The mustached Eskimo leader says, “Bye.”
The host segments disappointed me in this one. They were serviceable enough, I guess, but when the ‘Bots sit around in goofy costumes and talk about nothing in particular, I’m used to them going off on one of their really weird (and funny) tangents. Instead, they get interrupted by Mike Nelson in a green turtleneck, who, for once, doesn’t really have anything original to say. The character montage, the inventions, the warm ups, and the “Tibby” song are all similarly amusing but unspectacular. I’ll say one thing, though. Kevin Murphy has a fantastic singing voice, especially in the “Tibby” song. At least Gypsy was fairly articulate in this episode.
This movie can’t really decide whether it’s about man’s futile struggle against a terrifying force of nature (e.g.
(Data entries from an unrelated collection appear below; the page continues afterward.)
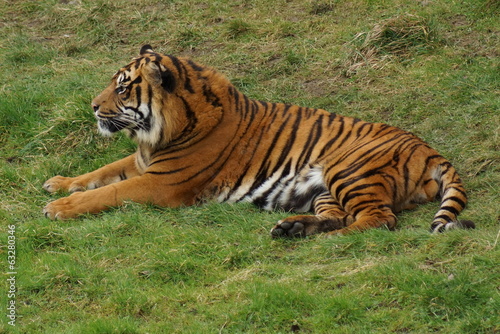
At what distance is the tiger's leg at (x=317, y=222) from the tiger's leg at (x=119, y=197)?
3.60ft

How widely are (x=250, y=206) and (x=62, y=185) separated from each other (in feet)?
5.80

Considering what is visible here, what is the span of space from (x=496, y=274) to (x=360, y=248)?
3.61 feet

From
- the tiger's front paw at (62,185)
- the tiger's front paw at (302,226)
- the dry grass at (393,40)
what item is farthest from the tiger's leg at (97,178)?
the dry grass at (393,40)

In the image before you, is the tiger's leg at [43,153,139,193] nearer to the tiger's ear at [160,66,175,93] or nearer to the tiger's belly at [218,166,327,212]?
the tiger's ear at [160,66,175,93]

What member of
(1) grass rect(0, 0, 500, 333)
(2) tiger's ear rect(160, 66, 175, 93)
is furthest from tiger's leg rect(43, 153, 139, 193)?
(2) tiger's ear rect(160, 66, 175, 93)

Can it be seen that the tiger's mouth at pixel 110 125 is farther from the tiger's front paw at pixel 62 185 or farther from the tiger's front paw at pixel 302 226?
the tiger's front paw at pixel 302 226

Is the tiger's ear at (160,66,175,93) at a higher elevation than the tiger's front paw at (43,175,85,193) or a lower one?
higher

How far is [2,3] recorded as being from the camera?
1250 cm

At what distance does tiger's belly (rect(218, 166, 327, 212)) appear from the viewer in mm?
7020

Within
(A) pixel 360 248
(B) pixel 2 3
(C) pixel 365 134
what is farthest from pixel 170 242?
(B) pixel 2 3

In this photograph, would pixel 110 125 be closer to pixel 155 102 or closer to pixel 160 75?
pixel 155 102

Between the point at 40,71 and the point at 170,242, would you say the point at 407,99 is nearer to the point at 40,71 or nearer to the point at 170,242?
the point at 170,242

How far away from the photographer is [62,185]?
7.46 meters

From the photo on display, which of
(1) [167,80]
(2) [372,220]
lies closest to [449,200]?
(2) [372,220]
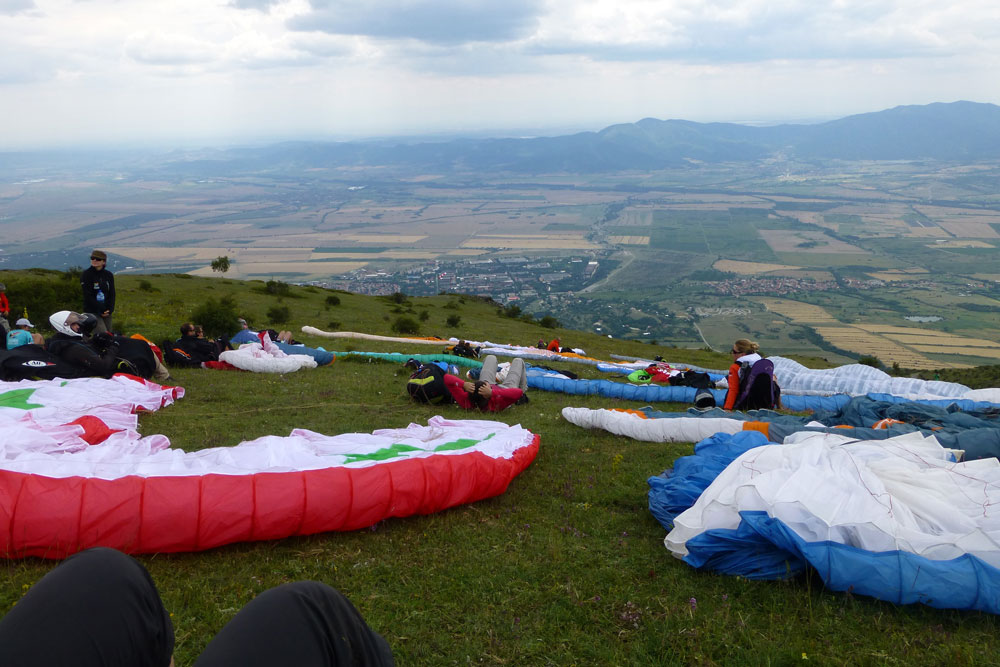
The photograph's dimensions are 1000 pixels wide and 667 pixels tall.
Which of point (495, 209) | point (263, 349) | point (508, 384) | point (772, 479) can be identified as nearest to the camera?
point (772, 479)

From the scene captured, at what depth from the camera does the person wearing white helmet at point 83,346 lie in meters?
10.5

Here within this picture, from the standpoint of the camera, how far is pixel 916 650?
168 inches

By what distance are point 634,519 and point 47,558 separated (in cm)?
524

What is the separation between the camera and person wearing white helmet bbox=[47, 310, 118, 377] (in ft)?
34.4

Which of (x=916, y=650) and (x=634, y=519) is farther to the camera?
(x=634, y=519)

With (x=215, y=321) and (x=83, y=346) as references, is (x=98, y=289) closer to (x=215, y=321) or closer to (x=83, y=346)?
(x=83, y=346)

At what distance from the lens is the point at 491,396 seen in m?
11.4

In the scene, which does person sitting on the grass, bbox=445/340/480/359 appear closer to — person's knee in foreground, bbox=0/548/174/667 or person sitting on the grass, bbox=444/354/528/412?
person sitting on the grass, bbox=444/354/528/412

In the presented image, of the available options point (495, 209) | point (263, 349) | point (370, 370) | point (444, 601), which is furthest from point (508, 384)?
point (495, 209)

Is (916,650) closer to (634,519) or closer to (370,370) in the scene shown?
(634,519)

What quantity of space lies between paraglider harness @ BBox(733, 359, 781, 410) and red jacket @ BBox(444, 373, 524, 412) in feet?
13.1

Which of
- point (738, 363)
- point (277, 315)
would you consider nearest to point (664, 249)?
point (277, 315)

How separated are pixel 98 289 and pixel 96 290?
0.15ft

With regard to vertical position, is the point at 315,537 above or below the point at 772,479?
below
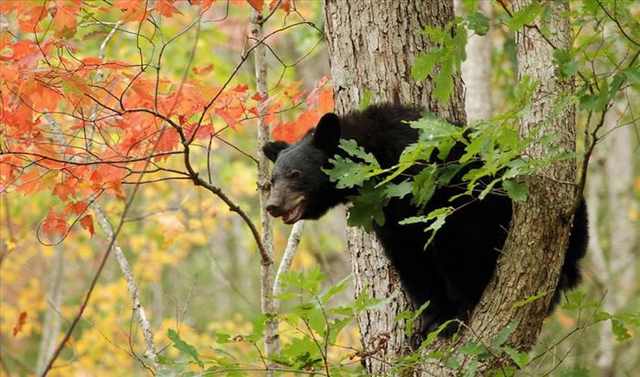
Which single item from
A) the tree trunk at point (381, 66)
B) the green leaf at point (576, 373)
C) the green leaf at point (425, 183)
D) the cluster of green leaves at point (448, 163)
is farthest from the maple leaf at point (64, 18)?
the green leaf at point (576, 373)

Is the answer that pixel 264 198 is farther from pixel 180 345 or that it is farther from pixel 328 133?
pixel 180 345

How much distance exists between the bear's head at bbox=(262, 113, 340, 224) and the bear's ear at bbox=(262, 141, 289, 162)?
0.23 m

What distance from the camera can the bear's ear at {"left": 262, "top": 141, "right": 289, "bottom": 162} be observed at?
18.3 ft

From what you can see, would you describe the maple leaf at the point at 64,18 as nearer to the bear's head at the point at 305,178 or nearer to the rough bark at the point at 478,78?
the bear's head at the point at 305,178

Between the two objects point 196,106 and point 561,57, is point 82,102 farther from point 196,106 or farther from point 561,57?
point 561,57

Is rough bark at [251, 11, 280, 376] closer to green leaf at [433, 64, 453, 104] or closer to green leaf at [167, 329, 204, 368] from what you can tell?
green leaf at [167, 329, 204, 368]

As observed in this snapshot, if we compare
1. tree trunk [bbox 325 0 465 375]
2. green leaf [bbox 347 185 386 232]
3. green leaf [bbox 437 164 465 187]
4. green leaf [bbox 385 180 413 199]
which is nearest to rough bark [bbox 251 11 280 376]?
tree trunk [bbox 325 0 465 375]

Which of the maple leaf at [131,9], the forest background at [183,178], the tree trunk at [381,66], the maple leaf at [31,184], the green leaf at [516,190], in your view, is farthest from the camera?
the tree trunk at [381,66]

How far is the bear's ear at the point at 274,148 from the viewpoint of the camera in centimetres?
559

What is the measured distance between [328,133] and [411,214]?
2.20 ft

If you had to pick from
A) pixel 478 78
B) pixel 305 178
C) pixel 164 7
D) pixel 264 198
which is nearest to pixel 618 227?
pixel 478 78

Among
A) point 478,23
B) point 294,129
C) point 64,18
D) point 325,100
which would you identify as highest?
point 64,18

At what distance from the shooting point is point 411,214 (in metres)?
4.97

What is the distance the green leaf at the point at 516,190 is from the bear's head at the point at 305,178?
57.2 inches
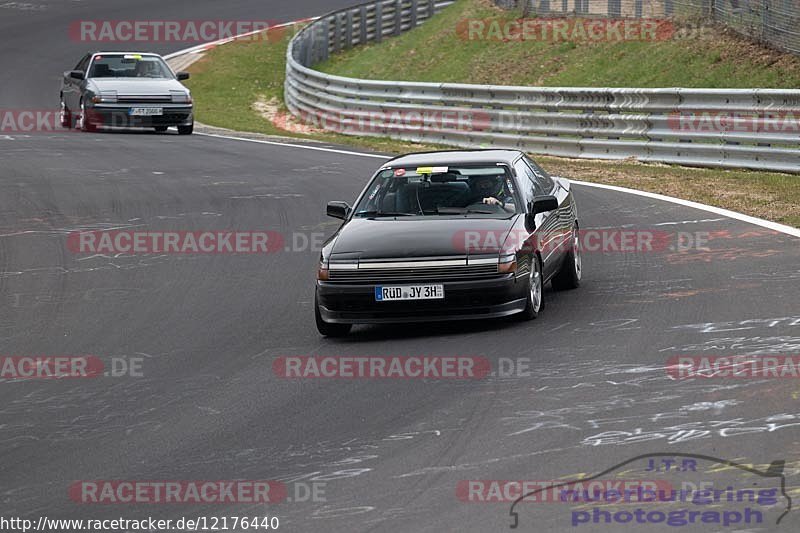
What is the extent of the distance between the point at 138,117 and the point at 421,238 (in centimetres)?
1710

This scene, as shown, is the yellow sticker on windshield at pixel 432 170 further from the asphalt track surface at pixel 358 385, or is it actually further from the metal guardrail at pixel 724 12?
the metal guardrail at pixel 724 12

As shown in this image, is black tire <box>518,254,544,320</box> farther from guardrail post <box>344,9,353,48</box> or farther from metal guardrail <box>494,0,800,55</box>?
guardrail post <box>344,9,353,48</box>

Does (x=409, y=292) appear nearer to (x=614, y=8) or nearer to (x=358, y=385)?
(x=358, y=385)

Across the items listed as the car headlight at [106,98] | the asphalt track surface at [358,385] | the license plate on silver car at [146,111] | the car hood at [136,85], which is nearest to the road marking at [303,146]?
the license plate on silver car at [146,111]

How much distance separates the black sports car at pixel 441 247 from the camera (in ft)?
34.1

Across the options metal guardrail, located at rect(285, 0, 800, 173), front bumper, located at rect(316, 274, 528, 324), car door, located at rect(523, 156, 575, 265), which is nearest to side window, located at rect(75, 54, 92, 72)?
metal guardrail, located at rect(285, 0, 800, 173)

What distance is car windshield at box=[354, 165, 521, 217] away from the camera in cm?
1135

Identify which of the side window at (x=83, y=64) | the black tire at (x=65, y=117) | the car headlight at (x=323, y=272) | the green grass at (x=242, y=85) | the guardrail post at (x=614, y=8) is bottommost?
the green grass at (x=242, y=85)

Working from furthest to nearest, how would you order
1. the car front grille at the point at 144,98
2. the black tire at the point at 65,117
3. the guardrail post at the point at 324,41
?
the guardrail post at the point at 324,41 → the black tire at the point at 65,117 → the car front grille at the point at 144,98

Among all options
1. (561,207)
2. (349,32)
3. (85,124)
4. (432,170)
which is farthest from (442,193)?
(349,32)

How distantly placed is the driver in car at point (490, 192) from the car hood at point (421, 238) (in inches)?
10.6

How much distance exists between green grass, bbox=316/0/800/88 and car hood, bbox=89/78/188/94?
24.7 feet

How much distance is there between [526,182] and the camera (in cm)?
1188

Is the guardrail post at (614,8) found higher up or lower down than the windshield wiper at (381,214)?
lower down
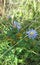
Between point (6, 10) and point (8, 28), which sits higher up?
point (6, 10)

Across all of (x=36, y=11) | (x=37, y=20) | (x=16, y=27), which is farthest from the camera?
(x=36, y=11)

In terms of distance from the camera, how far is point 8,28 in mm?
1651

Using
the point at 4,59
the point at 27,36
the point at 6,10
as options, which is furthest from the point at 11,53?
the point at 6,10

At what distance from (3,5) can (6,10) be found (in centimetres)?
12

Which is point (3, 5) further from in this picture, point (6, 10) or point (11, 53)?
point (11, 53)

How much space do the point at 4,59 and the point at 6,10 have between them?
1.16 meters

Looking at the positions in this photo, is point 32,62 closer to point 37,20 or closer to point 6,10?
point 37,20

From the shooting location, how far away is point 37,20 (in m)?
1.79

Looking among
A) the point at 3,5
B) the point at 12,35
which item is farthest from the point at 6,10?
the point at 12,35

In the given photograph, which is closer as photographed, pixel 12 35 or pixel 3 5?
pixel 12 35

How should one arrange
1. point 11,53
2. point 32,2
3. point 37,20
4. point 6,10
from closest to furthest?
point 11,53 < point 37,20 < point 32,2 < point 6,10

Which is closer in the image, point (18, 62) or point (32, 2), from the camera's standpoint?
point (18, 62)

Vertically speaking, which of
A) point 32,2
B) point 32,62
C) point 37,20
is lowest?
point 32,62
Godzilla), or the touching story of a misunderstood hero who loves children (e.g. every other Gamera film I’ve ever seen). It tries to deliver on both levels, and really isn’t successful at either. The odd connection between Gamera and the loathsome turtle-loving Kenny keeps us from viewing Gamera as the fearsome ancient power he’s supposed to be, and Gamera’s wanton and deliberate rampages keep us from generating any sympathy for him.
This is another one of those films where the appropriate scientific specialist gets granted absolute executive authority in times of crisis. Also, did I mention that Kenny is loathsome? It can’t be stressed enough, really. For a full explanation of the “monster child” phenomenon, go read Kevin Murphy’s write-up on this episode in the Amazing Colossal Episode Guide. For now I’ll just summarize by saying, if a child encounters a monster in Japan, he immediately becomes a key political decision maker, with enormous influence over the Japanese government’s monster policy.
Like the host segments, the commentary during the film is fast and witty, but not special. The funniest part is when Tom and Crow sing the MST3K theme song while Gamera gets shot into space at the end. Aside from that, there are riffs about how the American General looks and talks like Curly Howard, and the comments about the obligatory drunken farmer, but there really isn’t that much quotable material in his episode. It’s not painful to watch, like other episodes I’ve seen, but I did get a little sleepy at times. Watch it if you don’t have any better unwatched episodes lying around.